Senin, 06 April 2009

Ingatan

“Saya memandang potret-potret pemilihan umum itu, ada orang-orang keji yang saya kenal. Tak ada Herman.”

Membaca tulisan Goenawan Mohamad (GM), dalam kolom “Catatan Pinggir” Majalah Tempo edisi 12 April 2009 berjudul “Herman”, membuat saya jadi “ingat”. Ada orang-orang yang bersama mereka pernah tersusun suatu rencana yang baik. Bahwa, ada satu masa di mana terasa begitu kuatnya cita-cita. Mungkin itulah indahnya “zaman bergerak”. Terasa semua seperti begitu kuat dan mengikat. Semua seakan menjadi “kita”. Tak penting dia siapa dan mejadi apa, di saat semuanya bekerja untuk recana baik itu.

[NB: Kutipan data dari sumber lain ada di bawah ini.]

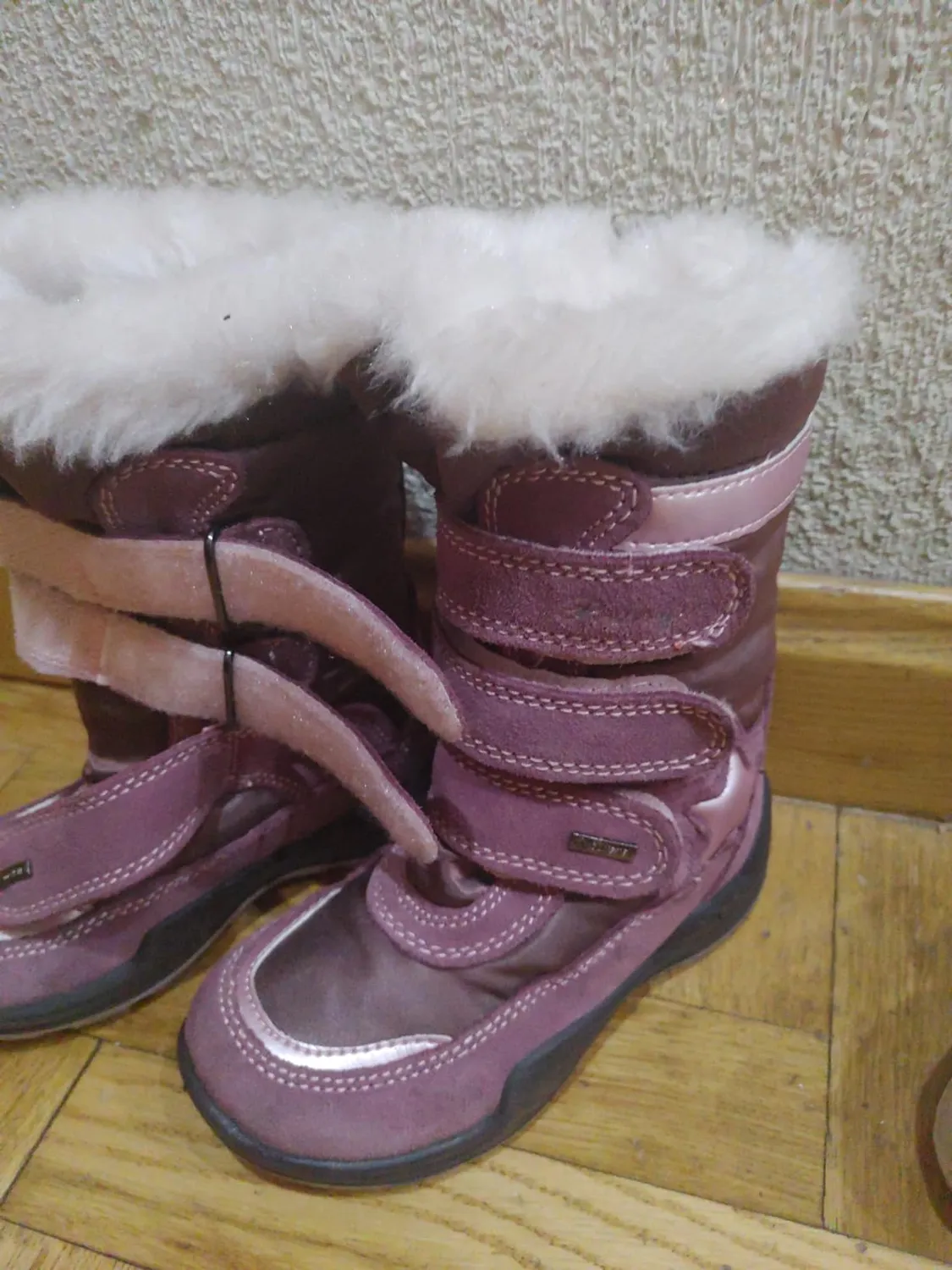 PRIMIGI Girl Winger Gtx bottes de neige fille Gore-Tex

Karena tulisan GM ini, saya langsung menelpon Bambang Ekalaya (BE), mengirim SMS ke Andi Arif (AA), sekadar untuk menyapa dan berbagi ingatan. Rasanya, di batas zaman yang kian singkat ingatan sekarang ini, saya sedang dibangunkan untuk kembali ingat. Dalam pembicaraan tepon itu, BE bilang, dia akan telpon “Mas Goen”, begitu dia menyapa Goenawan. Tak Lama dia mengirim SMS mengabarkan bahwa Ging Ginanjar sedang di Jakarta –lama sekali tak saling kabar dengan Ging, kawan ini sekarang tinggal di Jerman. Dan, saya menghubungi Ging. Senang rasanya menjadi ingat. (Karenanya, saya berterimakasih untuk tulisan yang mengingatkan ini.)

(Karena tulisan GM ini pula saya menjadi ingat Herman, yang dalam perkenalan dengan saya di YLBHI, JL Diponegoro, ia mengaku bernama Sadli. Saat itu tentu ia sedang ”bergelap-gelap”. Dalam beberapa pertemuan Herman, yang berkacamata tebal ini, kerap berbaju hitam-hitam selalu berhati-hati dalam berbicara. Saya mengenalnya sebagai aktivis mahasiswa dari Surabaya. Ia dalam obrolan sering menggunakan bahasa jawa. Dan, saya mengira dia orang Jawa. Barulah setelah dia dihilangkan paksa, saya mengetahui bahwa ia satu kampung dengan saya, dan masih memiliki hubungan kekerabatan dengan saya, karena pernikahan --Ayahnya, Oom Hambali, adalah paman dari istri paman saya. Seandainya tahu sebelumnya, saya tentu akan memanggilnya paman).

Menjelang hari pencontrengan pada pemilihan umum 2009 ini, dari tulisan GM tersebut, terasa pentingnya untuk terus menjaga ingatan. Setelah 10 tahun gerakan reformasi, bahwa rekam jejak mereka-mereka yang bertarung menawarkan diri pada kita untuk menempati kursi kekuasaan, sepertinya tak bisa dilihat hanya sekadar potret-potret yang terpajang di setiap sudut jalan dalam beberapa minggu belakangan ini. Atau begitu kerapnya iklan yang dijejalkan melalui media massa. Atau berbagai rupa “cindra mata” yang siap ditebar dalam beberapa hari ke depan. Kalau tidak, bukan tidak mungkin, kita akan kembali dipaksa untuk ingat bahwa kita membiarkan ingatan kita menjadi lalai dengan cara-cara yang akan mencederai kita. Alangkah nestapanya kita kelak, seperti yang ditulis GM, “Saya memandang potret-potret pemilihan umum itu, ada orang-orang keji yang saya kenal. Tak ada Herman.”

Agaknya, sekecil apapun itu, harus ada yang dikerjakan. Waktu kita memang tak banyak. Tinggal beberapa hari lagi. Tapi, tentu bukan berarti tidak cukup waktu untuk kembali menyusun rencana baik. Setidaknya, dengan ini, kita berikhtiar untuk terus menjaga ingatan melawan lupa.